The professor was in a foul mood over his teeth. The fretwork hurt and had cost him more than it should have and on top of that among the purloined snaps were two of his favorites. He swore and ordered Delvin out of the van and off the property.

“You firing me?” He was stricken and angry himself.

“Just go on,” the prof said, sitting down in the chair Delvin had vacated. “Leave me be.” The old man felt like closing the museum and driving off someplace by himself to grieve his wounded teeth and the loss of the photos (grieve the founderings of time, the raw blast that had wakened him that morning with thoughts of his own demise, grieve the single-minded woman he’d left back in Biloxi years ago, a woman with shiny hair and a quickness of spirit that sat him up straight in his chair). For the moment he felt as if he could not go on. The boy — damn the boy.

Delvin walked fast away from the van. He had been about to read the letter when the professor appeared. He walked until he was out of town and then crossed the gully and entered the hobo camp.

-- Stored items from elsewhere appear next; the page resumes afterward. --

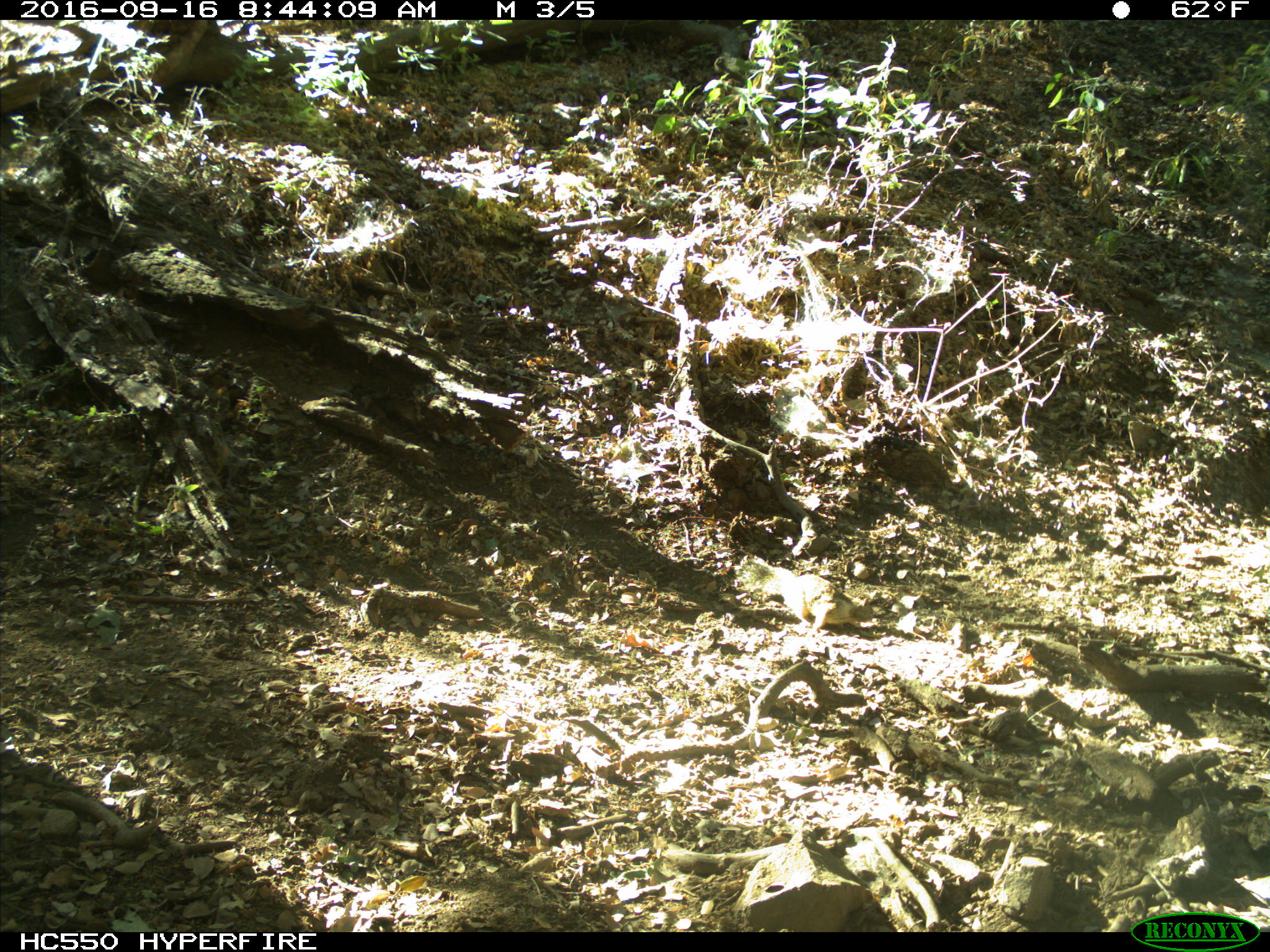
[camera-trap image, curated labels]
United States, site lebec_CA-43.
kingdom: Animalia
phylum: Chordata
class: Mammalia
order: Rodentia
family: Sciuridae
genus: Otospermophilus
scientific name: Otospermophilus beecheyi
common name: california ground squirrel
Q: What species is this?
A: Otospermophilus beecheyi (california ground squirrel).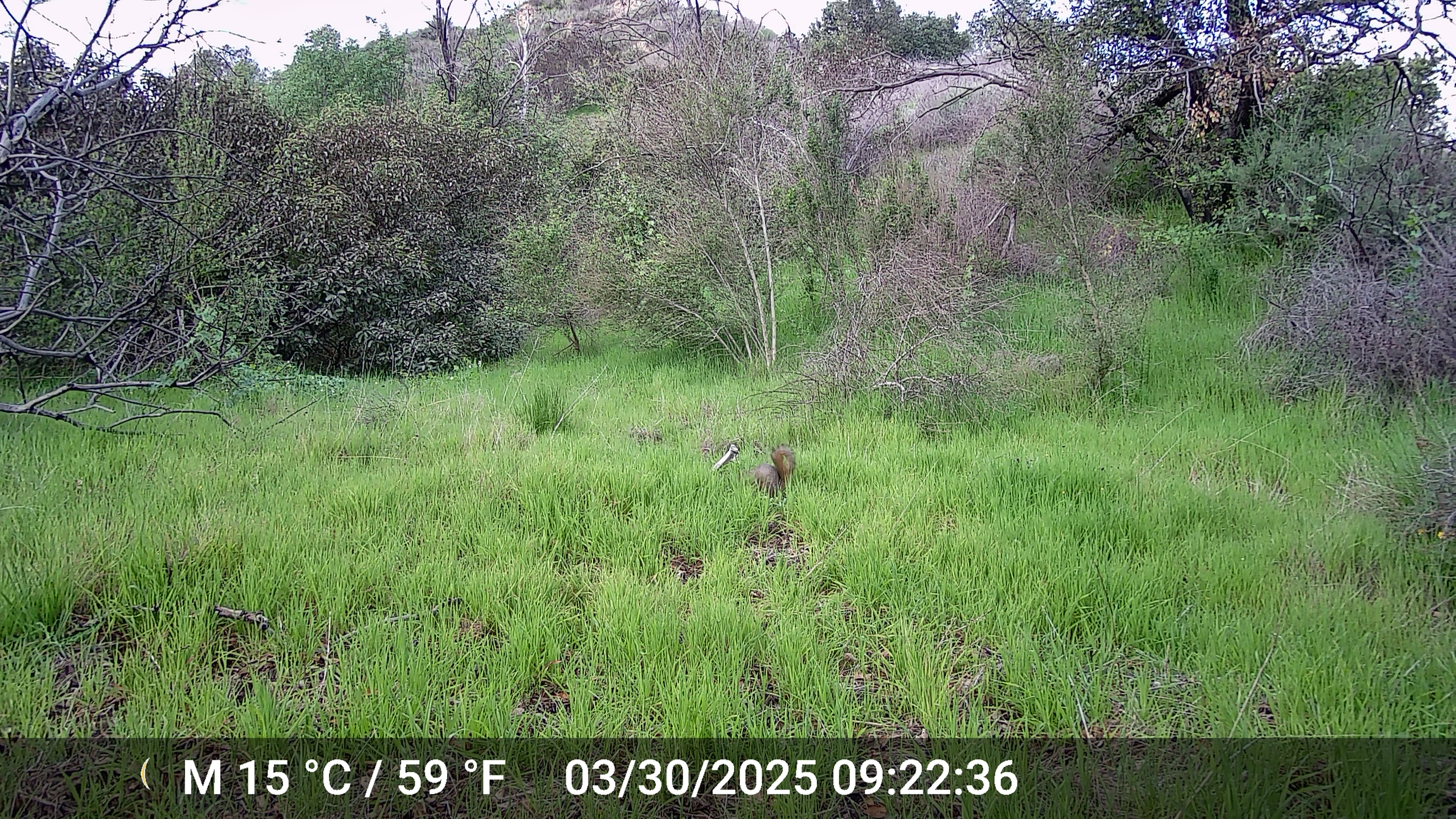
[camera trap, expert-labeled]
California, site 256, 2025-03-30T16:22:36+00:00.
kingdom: Animalia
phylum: Chordata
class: Mammalia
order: Rodentia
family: Sciuridae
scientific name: Sciuridae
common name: squirrel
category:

It was mostly deserted this time of day, but a few men were lying under a large persimmon tree smoking and talking. He didn’t want any company, he only wanted to feel less peeled. He was so nervous his hands shook. He walked through the camp and into a field of broomsedge, made a little clearing for himself and sat down in the grass. A ways farther on a little willow stood up from the field, its branches cut partially back and heavy with leaves. He got up and went over there and sat down in the shade of the tree. A killdeer fluttered up and made her little flopping display trying to draw trouble away from her chicks, but he didn’t pay any attention.

The letter was brief. I thought so much about our talk and was glad, but I know it is best if I go back to where I belong now. Maybe you would like to write me sometime. She gave her address, not the school’s address but, so he assumed, her parents’ house, or was it her dormitory, in Shelby. She signed it simply Celia. He spread the single pink page out and ran his fingers lightly over it. He sniffed the spicy, brassy scent, her scent. His heart pounded. He jumped to his feet and started to run — stopped and sank back into the dry grass. The long-fingered willow leaves rustled and shifted and settled.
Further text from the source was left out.